TEXTO FORNECIDO
────────────────────

Esvaziamento do orçamento da Educação impacta fortemente a EJA

O auditório do Sinpro lotou na noite da quarta-feira (28/8), para o Seminário sobre os desafios da EJA no DF. Diversos(as) estudantes compareceram para a discussão do tema, e os dados apresentados pelos especialistas são estarrecedores.

O evento foi transmitido ao vivo nas redes do Sinpro (confira o link ao final desta matéria), e é mais um movimento do sindicato em defesa da Educação de Jovens e Adultos, que vem sendo sistematicamente negligenciada pelo governo Ibaneis / Celina. A EJA é tema de campanha permanente do Sinpro, que entende essa modalidade como fundamental para a emancipação de pessoas que sofrem com a baixa escolaridade, muitas vezes resultado de falta de oportunidade de estudos e necessidade de ingresso no mercado de trabalho.

O presidente da CUT-DF, Rodrigo Rodrigues, lembrou que a EJA é assunto a ser discutido na entidade, uma vez que essa modalidade é a educação do trabalhador, que não teve todas as oportunidades de permanecer na escola, por diversas razões – a grande maioria porque teve que deixar de estudar para trabalhar, por necessidade da vida.

────────────────────

LINHAS FORNECIDAS
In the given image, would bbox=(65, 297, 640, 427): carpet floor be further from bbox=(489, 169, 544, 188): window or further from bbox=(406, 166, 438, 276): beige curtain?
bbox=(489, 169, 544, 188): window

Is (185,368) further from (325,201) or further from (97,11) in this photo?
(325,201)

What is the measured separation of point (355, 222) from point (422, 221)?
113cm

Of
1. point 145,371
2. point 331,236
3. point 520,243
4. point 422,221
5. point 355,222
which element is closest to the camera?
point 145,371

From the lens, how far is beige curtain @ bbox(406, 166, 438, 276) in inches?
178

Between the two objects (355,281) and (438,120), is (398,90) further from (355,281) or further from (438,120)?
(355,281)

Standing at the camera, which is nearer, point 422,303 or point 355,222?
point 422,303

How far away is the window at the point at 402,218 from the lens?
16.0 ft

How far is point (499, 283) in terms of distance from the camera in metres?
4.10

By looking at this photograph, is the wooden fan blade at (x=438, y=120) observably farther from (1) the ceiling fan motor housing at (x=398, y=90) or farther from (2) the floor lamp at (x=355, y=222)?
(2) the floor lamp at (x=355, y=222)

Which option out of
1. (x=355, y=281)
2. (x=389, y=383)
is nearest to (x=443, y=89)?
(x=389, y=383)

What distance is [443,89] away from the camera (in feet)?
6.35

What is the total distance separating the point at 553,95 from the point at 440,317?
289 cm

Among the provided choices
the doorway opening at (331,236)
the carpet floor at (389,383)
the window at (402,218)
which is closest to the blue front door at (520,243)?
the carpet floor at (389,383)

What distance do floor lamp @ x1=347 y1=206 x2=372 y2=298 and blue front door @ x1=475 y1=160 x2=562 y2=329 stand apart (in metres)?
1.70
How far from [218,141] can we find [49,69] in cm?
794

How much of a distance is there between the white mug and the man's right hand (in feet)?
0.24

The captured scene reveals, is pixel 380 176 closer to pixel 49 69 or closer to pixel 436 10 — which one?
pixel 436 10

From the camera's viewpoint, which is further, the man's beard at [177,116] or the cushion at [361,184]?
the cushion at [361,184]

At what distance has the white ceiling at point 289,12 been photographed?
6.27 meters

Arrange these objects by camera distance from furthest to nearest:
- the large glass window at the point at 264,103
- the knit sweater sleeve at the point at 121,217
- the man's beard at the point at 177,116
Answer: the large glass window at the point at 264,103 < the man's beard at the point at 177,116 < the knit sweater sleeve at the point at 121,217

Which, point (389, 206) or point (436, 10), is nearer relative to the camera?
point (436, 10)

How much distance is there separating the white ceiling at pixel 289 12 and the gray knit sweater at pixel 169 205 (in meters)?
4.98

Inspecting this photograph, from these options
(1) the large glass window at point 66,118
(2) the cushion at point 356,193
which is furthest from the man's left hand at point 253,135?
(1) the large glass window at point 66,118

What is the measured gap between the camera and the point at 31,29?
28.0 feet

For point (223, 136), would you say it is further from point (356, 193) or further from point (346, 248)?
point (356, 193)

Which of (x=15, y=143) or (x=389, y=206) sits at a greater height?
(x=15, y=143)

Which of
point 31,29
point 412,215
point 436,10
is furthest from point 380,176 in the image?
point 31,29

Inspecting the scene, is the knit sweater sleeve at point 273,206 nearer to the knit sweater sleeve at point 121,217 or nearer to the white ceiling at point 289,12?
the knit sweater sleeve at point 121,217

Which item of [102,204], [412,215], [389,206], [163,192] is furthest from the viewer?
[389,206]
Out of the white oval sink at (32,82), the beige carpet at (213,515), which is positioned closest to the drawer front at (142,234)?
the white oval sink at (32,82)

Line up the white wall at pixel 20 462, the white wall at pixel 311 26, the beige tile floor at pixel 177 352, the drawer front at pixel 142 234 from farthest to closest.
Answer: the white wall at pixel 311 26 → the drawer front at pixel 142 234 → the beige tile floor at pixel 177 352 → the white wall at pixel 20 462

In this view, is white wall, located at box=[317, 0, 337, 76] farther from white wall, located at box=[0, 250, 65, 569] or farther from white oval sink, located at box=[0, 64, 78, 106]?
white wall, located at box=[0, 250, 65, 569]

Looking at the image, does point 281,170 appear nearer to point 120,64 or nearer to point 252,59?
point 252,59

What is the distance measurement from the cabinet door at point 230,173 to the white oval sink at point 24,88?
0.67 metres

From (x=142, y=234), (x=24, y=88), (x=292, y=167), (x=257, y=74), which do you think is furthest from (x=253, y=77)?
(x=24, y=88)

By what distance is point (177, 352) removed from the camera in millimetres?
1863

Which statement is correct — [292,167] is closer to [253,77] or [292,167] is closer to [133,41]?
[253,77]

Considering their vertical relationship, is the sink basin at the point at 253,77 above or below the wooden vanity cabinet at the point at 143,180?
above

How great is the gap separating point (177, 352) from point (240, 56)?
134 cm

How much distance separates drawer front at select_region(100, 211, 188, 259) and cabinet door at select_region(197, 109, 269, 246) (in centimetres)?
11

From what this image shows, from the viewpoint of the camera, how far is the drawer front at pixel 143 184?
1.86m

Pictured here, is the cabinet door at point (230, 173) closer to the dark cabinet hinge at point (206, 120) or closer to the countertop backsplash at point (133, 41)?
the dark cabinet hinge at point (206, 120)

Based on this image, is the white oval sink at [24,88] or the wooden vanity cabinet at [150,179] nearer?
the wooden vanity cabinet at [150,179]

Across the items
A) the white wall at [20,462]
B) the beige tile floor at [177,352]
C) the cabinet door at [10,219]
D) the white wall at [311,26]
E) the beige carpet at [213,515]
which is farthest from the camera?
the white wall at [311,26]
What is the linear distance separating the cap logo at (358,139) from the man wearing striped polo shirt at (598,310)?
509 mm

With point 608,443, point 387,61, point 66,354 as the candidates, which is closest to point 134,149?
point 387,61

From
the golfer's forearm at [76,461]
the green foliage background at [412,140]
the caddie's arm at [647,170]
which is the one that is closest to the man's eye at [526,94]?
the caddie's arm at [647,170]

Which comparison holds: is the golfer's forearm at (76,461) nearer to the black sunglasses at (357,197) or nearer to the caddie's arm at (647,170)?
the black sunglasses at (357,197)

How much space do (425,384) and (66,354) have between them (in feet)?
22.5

────────────────────

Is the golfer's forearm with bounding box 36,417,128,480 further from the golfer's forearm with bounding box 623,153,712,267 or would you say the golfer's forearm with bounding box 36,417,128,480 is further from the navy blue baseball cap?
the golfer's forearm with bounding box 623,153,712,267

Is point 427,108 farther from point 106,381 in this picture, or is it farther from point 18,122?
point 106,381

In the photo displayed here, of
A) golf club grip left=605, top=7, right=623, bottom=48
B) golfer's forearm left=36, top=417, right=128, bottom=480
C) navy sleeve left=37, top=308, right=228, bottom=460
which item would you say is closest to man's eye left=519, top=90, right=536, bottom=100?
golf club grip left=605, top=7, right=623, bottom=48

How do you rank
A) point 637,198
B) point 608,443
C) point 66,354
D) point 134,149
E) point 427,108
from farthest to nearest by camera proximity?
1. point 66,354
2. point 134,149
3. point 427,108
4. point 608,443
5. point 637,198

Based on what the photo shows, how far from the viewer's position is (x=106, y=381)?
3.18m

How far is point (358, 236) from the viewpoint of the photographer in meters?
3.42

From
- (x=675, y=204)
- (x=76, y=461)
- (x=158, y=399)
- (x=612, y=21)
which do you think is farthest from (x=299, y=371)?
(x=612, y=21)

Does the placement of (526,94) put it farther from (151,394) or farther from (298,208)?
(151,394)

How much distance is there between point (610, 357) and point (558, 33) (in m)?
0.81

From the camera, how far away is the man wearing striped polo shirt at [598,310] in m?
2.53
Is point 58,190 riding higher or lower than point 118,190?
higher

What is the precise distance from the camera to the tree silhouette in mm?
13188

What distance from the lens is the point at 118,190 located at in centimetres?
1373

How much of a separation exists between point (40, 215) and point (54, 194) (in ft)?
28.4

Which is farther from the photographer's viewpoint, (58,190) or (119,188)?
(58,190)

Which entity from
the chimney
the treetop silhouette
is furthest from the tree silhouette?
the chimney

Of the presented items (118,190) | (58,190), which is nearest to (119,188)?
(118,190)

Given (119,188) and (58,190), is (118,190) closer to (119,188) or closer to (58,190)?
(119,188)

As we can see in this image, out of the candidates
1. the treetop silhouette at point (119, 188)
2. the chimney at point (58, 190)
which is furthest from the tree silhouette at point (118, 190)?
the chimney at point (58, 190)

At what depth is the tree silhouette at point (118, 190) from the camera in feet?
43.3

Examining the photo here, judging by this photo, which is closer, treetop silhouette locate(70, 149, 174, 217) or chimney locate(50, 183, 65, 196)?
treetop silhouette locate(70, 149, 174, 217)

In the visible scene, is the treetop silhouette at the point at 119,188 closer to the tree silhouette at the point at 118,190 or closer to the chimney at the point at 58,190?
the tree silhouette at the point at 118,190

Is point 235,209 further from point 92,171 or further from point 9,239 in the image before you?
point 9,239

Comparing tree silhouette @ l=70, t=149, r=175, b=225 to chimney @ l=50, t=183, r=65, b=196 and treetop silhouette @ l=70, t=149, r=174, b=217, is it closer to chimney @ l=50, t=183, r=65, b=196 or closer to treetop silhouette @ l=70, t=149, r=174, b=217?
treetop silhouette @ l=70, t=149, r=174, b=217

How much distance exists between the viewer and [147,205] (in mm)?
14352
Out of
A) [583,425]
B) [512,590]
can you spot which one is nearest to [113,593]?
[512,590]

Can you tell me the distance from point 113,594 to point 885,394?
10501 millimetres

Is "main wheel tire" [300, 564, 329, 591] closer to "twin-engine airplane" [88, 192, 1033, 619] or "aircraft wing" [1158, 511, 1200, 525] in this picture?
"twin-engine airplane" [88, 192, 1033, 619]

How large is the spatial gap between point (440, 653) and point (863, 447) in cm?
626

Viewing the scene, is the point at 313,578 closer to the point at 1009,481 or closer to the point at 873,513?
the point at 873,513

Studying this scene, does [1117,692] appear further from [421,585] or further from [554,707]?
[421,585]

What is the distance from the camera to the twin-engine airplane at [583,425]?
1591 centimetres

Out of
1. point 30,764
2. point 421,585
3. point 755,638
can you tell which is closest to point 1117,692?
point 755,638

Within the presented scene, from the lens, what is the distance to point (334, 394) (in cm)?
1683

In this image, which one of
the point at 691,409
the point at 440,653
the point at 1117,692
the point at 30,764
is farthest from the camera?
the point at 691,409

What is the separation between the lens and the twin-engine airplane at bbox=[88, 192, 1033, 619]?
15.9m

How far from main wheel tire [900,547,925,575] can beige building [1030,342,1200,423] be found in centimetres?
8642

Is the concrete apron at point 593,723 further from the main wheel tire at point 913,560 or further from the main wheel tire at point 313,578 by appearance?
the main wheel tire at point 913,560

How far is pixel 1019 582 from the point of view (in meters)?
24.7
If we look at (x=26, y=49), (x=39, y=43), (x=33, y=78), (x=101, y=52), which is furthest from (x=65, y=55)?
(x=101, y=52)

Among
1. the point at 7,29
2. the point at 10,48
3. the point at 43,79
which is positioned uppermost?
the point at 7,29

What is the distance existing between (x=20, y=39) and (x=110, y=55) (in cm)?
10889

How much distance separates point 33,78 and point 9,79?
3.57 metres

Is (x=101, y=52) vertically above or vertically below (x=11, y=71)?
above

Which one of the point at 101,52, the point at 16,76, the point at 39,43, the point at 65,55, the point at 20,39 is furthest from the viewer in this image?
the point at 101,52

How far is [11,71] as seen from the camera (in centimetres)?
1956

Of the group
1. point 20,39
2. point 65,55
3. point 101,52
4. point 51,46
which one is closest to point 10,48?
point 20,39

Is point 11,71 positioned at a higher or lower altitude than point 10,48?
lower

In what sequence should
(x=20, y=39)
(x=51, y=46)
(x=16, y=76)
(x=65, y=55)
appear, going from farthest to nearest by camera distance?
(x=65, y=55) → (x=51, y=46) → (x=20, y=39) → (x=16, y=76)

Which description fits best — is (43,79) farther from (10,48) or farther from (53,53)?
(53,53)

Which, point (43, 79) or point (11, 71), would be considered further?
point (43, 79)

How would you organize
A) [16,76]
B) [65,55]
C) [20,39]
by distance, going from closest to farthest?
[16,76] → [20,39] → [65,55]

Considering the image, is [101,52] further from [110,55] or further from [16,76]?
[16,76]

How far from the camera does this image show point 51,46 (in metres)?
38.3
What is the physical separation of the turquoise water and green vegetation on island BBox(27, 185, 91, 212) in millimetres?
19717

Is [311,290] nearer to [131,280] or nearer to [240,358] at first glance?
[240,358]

────────────────────

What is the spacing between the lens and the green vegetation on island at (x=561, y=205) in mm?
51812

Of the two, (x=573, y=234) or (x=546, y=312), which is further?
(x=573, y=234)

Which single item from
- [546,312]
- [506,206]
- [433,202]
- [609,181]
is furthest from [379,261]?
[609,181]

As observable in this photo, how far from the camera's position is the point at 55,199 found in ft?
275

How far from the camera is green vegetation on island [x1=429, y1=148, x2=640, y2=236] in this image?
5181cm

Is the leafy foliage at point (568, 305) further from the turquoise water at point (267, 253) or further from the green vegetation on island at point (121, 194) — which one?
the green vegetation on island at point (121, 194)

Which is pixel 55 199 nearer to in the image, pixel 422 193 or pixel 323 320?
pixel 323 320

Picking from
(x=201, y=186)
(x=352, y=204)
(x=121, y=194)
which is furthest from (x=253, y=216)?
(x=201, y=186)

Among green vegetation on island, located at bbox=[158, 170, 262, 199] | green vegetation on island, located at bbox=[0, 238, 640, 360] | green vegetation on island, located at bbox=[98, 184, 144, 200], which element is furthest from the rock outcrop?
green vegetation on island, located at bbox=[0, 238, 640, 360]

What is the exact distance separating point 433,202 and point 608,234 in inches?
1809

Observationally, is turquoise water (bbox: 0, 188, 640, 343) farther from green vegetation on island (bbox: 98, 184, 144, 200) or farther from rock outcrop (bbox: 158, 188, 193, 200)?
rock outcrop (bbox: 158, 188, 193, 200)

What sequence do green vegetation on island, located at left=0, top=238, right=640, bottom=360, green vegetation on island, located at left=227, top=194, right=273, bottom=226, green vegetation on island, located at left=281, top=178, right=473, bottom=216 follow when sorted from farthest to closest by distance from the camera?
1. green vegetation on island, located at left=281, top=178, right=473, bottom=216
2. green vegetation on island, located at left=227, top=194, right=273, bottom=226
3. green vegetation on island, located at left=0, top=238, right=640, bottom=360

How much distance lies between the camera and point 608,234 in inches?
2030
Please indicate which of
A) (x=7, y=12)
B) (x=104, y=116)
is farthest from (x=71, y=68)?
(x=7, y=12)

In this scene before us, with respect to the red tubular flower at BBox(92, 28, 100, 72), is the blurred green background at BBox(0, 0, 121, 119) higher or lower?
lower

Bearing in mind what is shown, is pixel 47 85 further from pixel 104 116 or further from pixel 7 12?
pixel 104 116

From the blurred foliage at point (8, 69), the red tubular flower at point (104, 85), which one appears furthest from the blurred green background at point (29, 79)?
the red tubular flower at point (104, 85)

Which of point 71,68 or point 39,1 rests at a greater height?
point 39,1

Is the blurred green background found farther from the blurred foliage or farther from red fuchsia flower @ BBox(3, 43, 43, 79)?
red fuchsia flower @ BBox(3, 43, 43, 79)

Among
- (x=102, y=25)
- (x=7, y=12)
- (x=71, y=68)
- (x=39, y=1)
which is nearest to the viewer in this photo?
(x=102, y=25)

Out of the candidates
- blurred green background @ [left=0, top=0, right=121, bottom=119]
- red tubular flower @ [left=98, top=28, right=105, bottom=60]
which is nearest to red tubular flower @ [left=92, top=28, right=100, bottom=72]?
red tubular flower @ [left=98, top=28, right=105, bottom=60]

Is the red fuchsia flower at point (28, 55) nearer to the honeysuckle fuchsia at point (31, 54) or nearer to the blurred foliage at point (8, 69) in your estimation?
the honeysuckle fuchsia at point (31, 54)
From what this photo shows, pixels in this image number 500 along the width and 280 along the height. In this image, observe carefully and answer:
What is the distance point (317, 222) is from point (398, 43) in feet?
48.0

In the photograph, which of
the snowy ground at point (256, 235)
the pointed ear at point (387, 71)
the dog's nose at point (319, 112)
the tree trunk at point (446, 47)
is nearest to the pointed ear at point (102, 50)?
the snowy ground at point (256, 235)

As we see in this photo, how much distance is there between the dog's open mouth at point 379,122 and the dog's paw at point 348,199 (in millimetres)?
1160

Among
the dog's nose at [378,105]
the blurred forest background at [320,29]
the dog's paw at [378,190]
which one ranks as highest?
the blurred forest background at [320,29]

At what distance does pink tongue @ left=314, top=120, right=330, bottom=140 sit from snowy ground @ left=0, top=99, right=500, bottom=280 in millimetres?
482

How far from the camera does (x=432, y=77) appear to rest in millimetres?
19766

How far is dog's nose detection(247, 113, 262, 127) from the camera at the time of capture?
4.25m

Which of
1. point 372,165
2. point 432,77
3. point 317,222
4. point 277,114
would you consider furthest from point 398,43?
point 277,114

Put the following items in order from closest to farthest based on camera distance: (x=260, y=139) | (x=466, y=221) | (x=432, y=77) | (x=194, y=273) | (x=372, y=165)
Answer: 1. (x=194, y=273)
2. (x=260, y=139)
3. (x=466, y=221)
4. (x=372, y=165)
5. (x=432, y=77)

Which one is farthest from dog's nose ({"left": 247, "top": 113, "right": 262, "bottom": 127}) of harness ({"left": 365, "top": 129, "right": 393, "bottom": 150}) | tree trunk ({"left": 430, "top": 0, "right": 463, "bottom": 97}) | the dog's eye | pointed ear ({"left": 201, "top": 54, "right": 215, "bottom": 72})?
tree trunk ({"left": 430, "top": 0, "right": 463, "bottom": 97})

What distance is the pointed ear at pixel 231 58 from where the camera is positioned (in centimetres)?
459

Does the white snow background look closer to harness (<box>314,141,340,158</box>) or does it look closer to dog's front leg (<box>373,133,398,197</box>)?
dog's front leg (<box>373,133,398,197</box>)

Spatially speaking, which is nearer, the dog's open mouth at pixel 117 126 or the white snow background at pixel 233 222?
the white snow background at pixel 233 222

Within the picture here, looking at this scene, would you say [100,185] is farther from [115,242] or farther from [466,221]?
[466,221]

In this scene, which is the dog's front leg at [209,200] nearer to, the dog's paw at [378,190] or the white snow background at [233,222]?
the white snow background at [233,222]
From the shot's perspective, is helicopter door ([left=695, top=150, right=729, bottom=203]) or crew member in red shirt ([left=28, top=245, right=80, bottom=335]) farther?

────────────────────

O QUE FAZER
A. Copie sem qualquer alteração as linhas dos blocos acima, desde a que contém "What is the distance existing" até a que contém "[16,76] → [20,39] → [65,55]", ambas incluídas.
B. Dê prosseguimento à matéria sobre a EJA no Distrito Federal a partir do ponto em que ela termina.

RESPOSTAS
A.
What is the distance existing between (x=20, y=39) and (x=110, y=55) (in cm)?
10889

How much distance separates point 33,78 and point 9,79?
3.57 metres

Is (x=101, y=52) vertically above or vertically below (x=11, y=71)?
above

Which one of the point at 101,52, the point at 16,76, the point at 39,43, the point at 65,55, the point at 20,39 is furthest from the viewer in this image?
the point at 101,52

How far is [11,71] as seen from the camera (in centimetres)?
1956

Of the group
1. point 20,39
2. point 65,55
3. point 101,52
4. point 51,46
which one is closest to point 10,48?
point 20,39

Is point 11,71 positioned at a higher or lower altitude than point 10,48?
lower

In what sequence should
(x=20, y=39)
(x=51, y=46)
(x=16, y=76)
(x=65, y=55)
appear, going from farthest to nearest by camera distance?
(x=65, y=55) → (x=51, y=46) → (x=20, y=39) → (x=16, y=76)

Which description fits best — is (43,79) farther from (10,48) or farther from (53,53)?
(53,53)

Which, point (43, 79) or point (11, 71), would be considered further?
point (43, 79)

How would you organize
A) [16,76]
B) [65,55]
C) [20,39]
by distance, going from closest to farthest?
[16,76] → [20,39] → [65,55]

B.
O diretor do Sinpro Cláudio Antunes denunciou que o governo do Distrito Federal muitas vezes fecha os olhos para o público da EJA, mas o Brasil e o DF ainda tem muita necessidade dessa modalidade de ensino.

 

A demanda existe, mas não é mapeada

O coordenador do Fórum Distrital de Educação, Júlio Barros, trouxe uma série de dados para se pensar e analisar a EJA no Brasil e no DF.

De acordo com o último censo, o número de brasileiros(as) com 15 anos ou mais sem alfabetização é de 11,4 milhões de pessoas. A grande maioria dessas pessoas têm cor: dentre as pessoas maiores de 18 anos que não concluíram a educação básica, 62% são negras. Nos dados do analfabetismo no Brasil, a taxa de pretos(as) não alfabetizados é de 10,1%; entre pessoas pardas, esse índice é de 8,8%. Entre as pessoas brancas, a taxa de analfabetismo é a metade: 4,3%.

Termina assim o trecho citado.